But we must remind ourselves, closets are noting but hard conversations. The problem itself is not a closet, the act of hiding it from the others, the act of shielding others from looking at our pain- that’s what the darkness of the closet signifies. Why should we hide? Why should we try to kill ourselves slowly in the blackness? We shouldn’t. Let’s clarify one more thing- none of us know what’s on the other side of that door. There’s a chance that people won’t accept us, there’s a chance that we will be ostracised but how is that any worse from our present asphyxiated condition? Wouldn’t it be better if we just dealt with the problem- applied a quick tug to pull off the band-aid?
One more thing, don’t be scared of people’s reactions. They may not be okay with your issues and they may push you away but they are wrong. Their prejudice against you is their story, not yours. If they wish to withdraw themselves to a dark, cold corner and become fossils in the passage of time, it’s not your problem. But the biggest step in coming out of the closet is accepting your own issues because once you’re out, there’s no way to go back inside.

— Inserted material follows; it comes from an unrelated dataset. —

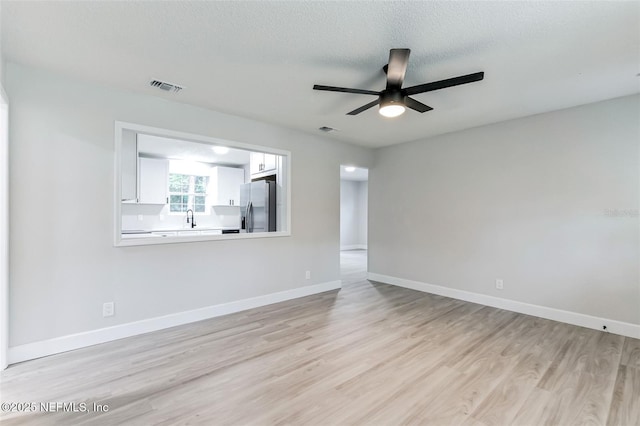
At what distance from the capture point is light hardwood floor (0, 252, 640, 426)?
1882 millimetres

Why would you go back inside anyway? The closet is protective and safe and the walls around you are strong but it’s dreadfully lonely too, and claustrophobic. It’s no way to live a life. The walls are restricting and no matter how much you convince yourself, you know very well that the alternative, though scary and unknown, provides a freedom that you have never tasted before. It’s your life! Love whoever you want to love, live a healthy and happy life because you deserve it. If you have to scream, do scream out loud. You may not believe this now, but there are people who will love you no matter what.
You felt sorry for a little Harry living in a closet under the stairs, didn’t you? So why do you insist on living your entire life in one that is far more depressing and claustrophobic? Come out and meet the people who truly love you.